Compréhensible aussi, que foulant aux pieds une des recommandations de la Charte des devoirs de journalistes professionnels, à savoir qu’«un journaliste digne de ce nom ne signe pas de son nom de la réclame publicitaire». Un journaliste de radio qui prête sa voix à une annonce publicitaire, son confrère de la télévision qui prête son image à un spot, le signent de manière indiscutable. Or, Aïdara est devenu un diseur de pubs. Sa voix est reconnaissable dans beaucoup de spots. Et à mesure que tombe la rémunération de ces prestations, le pouvoir d’achat de belles bagnoles de Aïdara monte au point qu’il raille ainsi les autres journalistes et, pis encore, ses propres chefs. Ces derniers apprécieront d’avoir dans leur équipe un agent qui fait un tel travail au noir qu’il a acquis une position sociale bien meilleure que celle de ses employeurs. «Ne laissons pas nos moyens de vivre l’emporter sur nos raisons de vivre», disait le fondateur du journal français Le Monde, Hubert Beuve-Méry.
 

Aïdara doit être une leçon pour le journalisme sénégalais qui s’est ouvert au tout-venant et est en train de perdre sa crédibilité. Ce tout-venant dont une bonne partie n’a d’autre compréhension ou perception du journalisme que la visibilité qu’il peut leur valoir, la notoriété qu’il peut leur apporter et le plein d’argent qu’ils peuvent gagner en faisant valoir cette qualité.

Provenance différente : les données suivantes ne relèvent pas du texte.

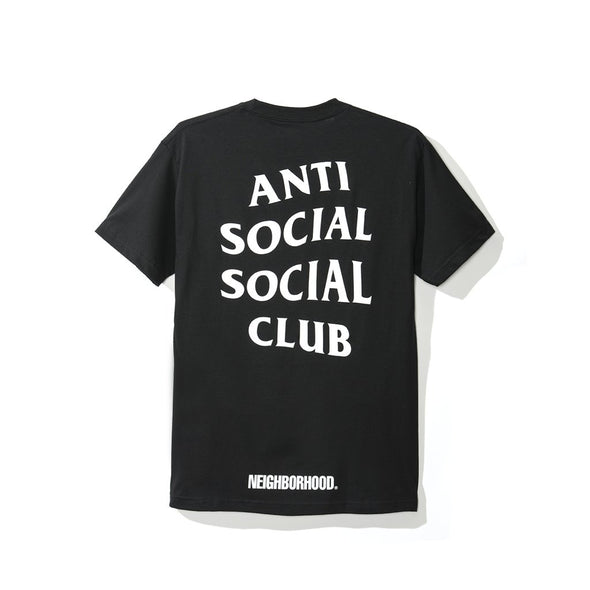 Anti Social Social Club "911" Tee Black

Tant et si bien que d’aucuns hésitent, se gênent à vouloir se présenter comme exerçant la profession de journaliste – celle qui reste quand on a tout essayé et tout échoué. Je n’exagère point en parlant d’un vendeur de carottes devenu journaliste ; ou de ce rôtisseur reconverti reporter des arènes… De collégien exclu en classe de 4e et star de télé. Il n’y a que dans la presse qu’on retrouve des profils aussi bas. Et il est compréhensible qu’ils s’affirment autrement que par l’argent de la vénalité et l’impossibilité de discerner ce que permet ou déconseille le code d’éthique et de déontologie. On ne peut attendre de ces individus qu’ils conforment leur pratique professionnelle aux recommandations de la Charte des devoirs du journaliste rédigée à Paris en 1918 et révisée et réaffirmée à Munich en 1971.
 

Il est temps que la presse sénégalaise réfléchisse sur elle-même et sur ses animateurs. On ne le dira jamais assez ; on le dira à temps et à contretemps, «opportune, importune», comme diraient les prêtres, dans un bon latin.

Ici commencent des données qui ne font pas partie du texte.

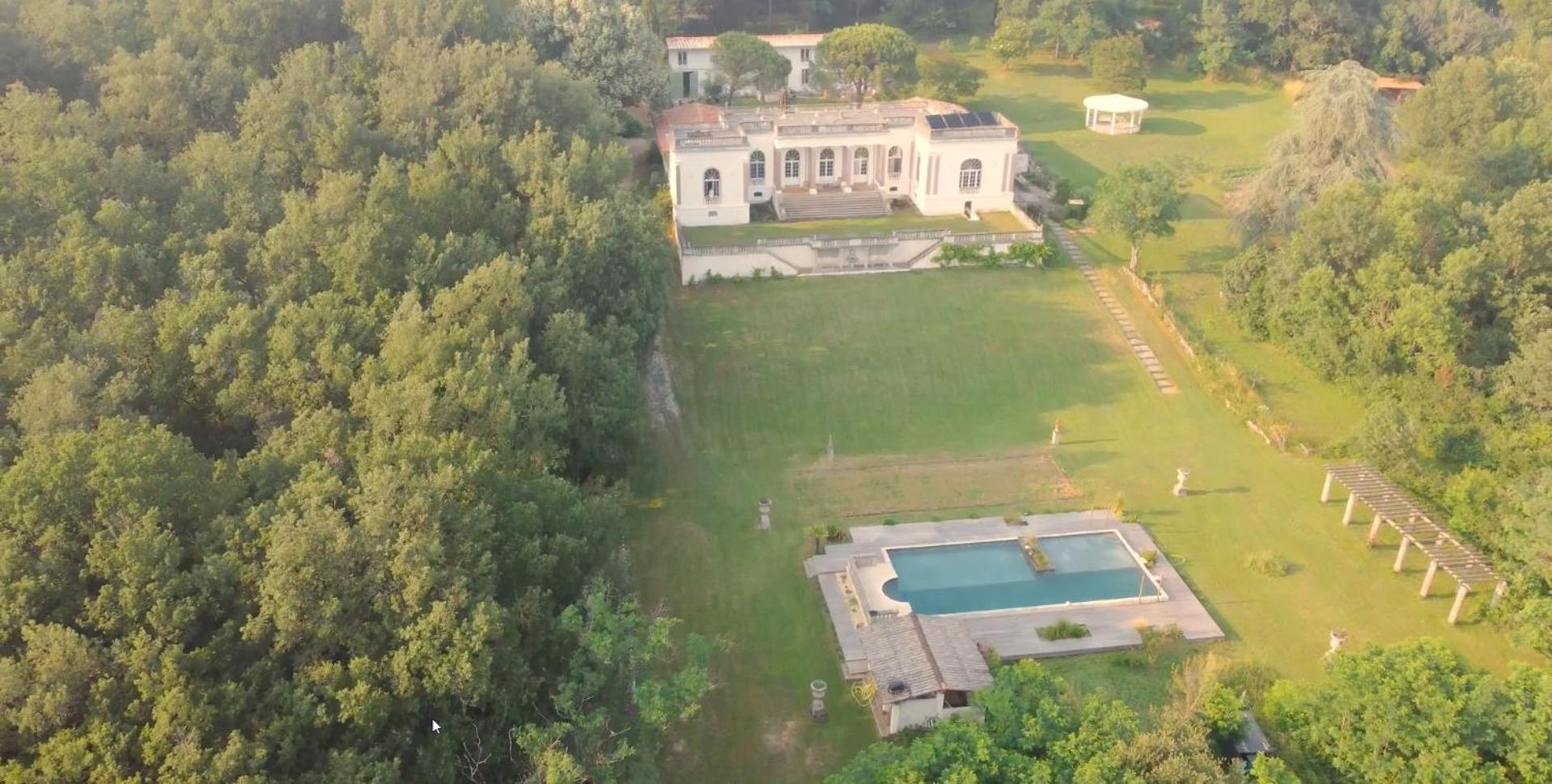 Chateau De Pourpry Damiatte Exteriör bild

Dans ce débat – en sourdine, pour le moment – sur les dérives enregistrées dans la pratique du journalisme au Sénégal, on a beaucoup mis en avant la responsabilité des patrons de presse accusés de n’avoir pas été regardants ni rigoureux sur les profils. Un reproche bien justifié, en grande partie. Il y a de ces individus devenus journalistes par le défaut de vigilance des employeurs. Et tels la créature de Frankenstein, ils ont échappé au contrôle de ceux qui les ont fabriqués de toutes pièces, de bric et de broc. Et ce sont ces parvenus, ces Rastignac qui sont en train de prétendre représenter ce que le journalisme a de plus populaire, de plus représentatif… Il n’est pas journalisme en dehors de la mauvaise image qu’ils en donnent. Voilà le paradoxe que les vrais journalistes, – ceux que j’appelle toujours « les légitimes pratiquants » – doivent redresser.